Toyota Motor Corp. is coming up with new guidelines that will support how it will disclose problems with its cars in such a way as to raise transparency. The carmaker also wants to rebut those who say the company is slow in reacting to problems but quick to hide them. With this new level of disclosure, Toyota will be revealing problems that it legally isn't obligated to report.
Also included here are problems that fall below the recall threshold. Toyota is still in the process of working out details of this new disclosure policy.
A Toyota spokesman revealed that these guidelines were arrived at after the confusion that arose from the recall of the Toyota Prius hybrid to fix a software glitch in its antilock braking system.
Toyota said that it started getting complaints late last year about the brakes in the Prius momentary slipping. It then conducted an on-the-fly software fix in new cars coming off the assembly line since late last month.
However, the carmaker failed to notify customers who bought the Prius prior to the fix.

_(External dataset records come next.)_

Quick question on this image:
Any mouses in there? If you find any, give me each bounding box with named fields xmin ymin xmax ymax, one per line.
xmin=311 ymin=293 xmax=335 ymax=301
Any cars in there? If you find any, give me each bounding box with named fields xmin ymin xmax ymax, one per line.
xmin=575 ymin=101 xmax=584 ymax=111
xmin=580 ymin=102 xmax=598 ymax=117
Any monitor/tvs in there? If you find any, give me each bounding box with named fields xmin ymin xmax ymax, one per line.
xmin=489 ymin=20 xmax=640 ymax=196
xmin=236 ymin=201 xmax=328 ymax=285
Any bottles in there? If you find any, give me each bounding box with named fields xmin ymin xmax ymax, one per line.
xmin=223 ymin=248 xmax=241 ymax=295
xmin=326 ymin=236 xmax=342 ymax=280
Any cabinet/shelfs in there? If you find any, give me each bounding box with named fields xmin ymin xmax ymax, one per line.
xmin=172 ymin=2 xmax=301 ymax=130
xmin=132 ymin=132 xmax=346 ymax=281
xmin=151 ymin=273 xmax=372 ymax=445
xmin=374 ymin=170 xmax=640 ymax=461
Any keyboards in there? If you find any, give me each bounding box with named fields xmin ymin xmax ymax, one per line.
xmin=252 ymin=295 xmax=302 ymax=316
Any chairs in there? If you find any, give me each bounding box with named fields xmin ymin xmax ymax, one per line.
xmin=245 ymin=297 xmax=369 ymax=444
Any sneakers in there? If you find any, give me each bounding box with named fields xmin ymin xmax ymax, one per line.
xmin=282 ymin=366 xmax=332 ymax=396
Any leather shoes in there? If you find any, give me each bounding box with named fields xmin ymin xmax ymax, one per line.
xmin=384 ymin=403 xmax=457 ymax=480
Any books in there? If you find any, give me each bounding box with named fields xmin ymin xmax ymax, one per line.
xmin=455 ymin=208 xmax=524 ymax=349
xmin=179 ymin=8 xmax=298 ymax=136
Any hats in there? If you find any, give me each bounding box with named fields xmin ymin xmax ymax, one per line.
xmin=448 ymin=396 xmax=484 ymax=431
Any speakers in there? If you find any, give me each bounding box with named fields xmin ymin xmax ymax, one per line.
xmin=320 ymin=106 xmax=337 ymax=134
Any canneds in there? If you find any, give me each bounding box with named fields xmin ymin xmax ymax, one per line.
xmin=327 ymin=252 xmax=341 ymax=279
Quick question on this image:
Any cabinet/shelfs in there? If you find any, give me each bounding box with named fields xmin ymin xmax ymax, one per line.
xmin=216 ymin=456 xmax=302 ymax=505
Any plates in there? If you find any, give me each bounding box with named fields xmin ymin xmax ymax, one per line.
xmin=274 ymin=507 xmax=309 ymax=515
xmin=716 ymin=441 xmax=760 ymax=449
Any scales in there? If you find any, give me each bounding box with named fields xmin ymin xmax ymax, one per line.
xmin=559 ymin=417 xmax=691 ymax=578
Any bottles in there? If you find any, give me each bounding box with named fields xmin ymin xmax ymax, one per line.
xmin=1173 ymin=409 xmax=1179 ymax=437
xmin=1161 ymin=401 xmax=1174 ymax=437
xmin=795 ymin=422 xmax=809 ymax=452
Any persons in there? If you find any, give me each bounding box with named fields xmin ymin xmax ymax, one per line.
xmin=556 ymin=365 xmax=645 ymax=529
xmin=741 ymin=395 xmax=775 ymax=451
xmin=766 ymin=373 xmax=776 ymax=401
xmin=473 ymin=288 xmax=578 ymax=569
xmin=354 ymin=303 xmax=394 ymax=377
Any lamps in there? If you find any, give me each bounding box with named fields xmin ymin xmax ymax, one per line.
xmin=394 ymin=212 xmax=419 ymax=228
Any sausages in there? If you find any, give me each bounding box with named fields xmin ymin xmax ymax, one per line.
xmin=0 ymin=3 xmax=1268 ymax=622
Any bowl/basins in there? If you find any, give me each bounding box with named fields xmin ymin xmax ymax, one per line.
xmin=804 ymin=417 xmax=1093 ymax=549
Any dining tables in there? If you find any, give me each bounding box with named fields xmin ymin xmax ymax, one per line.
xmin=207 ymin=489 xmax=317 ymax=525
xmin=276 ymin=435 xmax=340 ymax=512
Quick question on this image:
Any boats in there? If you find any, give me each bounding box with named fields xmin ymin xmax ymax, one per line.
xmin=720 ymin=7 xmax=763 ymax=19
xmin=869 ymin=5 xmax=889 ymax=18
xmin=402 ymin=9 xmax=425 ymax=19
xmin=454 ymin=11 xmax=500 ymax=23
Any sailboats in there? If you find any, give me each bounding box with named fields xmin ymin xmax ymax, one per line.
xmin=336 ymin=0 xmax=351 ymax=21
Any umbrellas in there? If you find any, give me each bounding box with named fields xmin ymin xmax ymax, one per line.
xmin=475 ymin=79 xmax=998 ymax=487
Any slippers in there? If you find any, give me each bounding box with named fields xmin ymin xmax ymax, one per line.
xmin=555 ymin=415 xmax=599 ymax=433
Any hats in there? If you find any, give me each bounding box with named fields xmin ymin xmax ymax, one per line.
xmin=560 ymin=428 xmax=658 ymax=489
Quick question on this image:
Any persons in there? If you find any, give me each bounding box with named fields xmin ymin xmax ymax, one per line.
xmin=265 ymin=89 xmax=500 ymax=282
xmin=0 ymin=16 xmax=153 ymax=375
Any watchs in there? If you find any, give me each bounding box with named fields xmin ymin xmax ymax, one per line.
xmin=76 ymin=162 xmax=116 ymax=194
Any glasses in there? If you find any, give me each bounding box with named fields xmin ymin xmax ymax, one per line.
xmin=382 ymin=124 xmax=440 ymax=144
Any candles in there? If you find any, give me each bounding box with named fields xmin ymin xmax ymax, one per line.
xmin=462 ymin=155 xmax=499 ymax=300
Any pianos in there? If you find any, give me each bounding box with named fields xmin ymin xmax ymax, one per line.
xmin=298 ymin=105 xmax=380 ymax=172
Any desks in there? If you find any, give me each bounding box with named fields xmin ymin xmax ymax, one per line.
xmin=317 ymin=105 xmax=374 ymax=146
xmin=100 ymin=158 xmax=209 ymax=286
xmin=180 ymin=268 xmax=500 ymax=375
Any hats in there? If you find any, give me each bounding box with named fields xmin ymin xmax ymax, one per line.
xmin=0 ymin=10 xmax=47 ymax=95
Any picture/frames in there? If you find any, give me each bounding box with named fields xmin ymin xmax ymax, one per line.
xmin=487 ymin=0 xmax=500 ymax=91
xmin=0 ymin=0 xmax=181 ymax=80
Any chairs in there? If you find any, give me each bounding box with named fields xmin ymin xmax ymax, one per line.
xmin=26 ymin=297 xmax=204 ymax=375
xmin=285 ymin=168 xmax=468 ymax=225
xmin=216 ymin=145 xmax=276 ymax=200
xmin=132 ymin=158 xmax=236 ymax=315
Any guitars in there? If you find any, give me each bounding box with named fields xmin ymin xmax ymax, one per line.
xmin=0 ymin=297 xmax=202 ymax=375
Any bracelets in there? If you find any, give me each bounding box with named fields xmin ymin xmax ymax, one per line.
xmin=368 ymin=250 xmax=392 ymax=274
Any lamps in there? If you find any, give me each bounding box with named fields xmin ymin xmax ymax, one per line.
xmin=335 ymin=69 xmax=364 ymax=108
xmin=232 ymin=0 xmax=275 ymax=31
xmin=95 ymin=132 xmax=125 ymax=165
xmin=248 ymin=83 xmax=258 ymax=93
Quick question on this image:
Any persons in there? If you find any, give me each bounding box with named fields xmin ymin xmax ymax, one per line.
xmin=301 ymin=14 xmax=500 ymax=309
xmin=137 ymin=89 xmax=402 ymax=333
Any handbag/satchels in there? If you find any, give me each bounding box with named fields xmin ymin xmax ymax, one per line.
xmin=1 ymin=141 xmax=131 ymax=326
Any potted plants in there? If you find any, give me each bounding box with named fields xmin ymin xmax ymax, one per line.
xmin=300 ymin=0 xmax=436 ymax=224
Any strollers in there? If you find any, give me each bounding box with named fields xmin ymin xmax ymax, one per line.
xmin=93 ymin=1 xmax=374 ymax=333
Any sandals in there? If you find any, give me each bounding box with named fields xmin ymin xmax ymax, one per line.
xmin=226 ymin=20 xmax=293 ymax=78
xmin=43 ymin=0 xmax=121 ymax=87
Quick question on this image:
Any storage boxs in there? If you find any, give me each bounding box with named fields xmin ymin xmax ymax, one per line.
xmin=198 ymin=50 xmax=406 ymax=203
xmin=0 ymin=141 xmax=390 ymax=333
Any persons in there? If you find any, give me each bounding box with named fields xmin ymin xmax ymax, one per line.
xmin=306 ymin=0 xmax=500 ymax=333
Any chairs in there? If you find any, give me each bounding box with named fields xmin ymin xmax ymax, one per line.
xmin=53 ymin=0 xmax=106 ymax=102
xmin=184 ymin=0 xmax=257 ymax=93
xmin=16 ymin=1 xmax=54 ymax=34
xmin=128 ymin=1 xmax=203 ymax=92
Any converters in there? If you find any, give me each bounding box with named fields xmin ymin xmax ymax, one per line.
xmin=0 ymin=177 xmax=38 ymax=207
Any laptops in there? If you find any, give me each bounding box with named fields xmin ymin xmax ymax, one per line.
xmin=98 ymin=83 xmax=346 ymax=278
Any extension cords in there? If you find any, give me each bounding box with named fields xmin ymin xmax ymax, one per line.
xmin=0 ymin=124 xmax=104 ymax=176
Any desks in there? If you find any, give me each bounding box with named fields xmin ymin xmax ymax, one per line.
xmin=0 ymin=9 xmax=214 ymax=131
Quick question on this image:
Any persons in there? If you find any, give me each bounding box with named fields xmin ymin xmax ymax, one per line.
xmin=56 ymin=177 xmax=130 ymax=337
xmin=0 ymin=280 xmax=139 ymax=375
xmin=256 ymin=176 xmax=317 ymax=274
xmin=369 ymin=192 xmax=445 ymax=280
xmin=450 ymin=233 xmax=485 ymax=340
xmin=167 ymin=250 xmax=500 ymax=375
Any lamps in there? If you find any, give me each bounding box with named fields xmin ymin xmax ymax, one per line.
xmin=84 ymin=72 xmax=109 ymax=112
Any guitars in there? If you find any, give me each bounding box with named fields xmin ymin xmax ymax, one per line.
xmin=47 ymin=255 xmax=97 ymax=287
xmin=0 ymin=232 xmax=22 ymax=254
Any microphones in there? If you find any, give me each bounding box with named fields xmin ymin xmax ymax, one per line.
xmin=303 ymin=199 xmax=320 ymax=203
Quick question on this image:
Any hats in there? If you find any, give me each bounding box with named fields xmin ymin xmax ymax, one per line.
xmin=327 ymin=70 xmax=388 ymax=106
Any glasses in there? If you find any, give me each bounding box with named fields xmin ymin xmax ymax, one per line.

Toyota reasoned that it's because the braking performance, even in cars with the older software, still fell within legal guidelines.
Understandably, a public outcry followed. Toyota then decided to recall cars already sold to retrofit them with the upgraded software. Meanwhile, Toyota has yet to confirm when President Akio Toyoda will visit the United States. There is speculation though that it will happen in early March.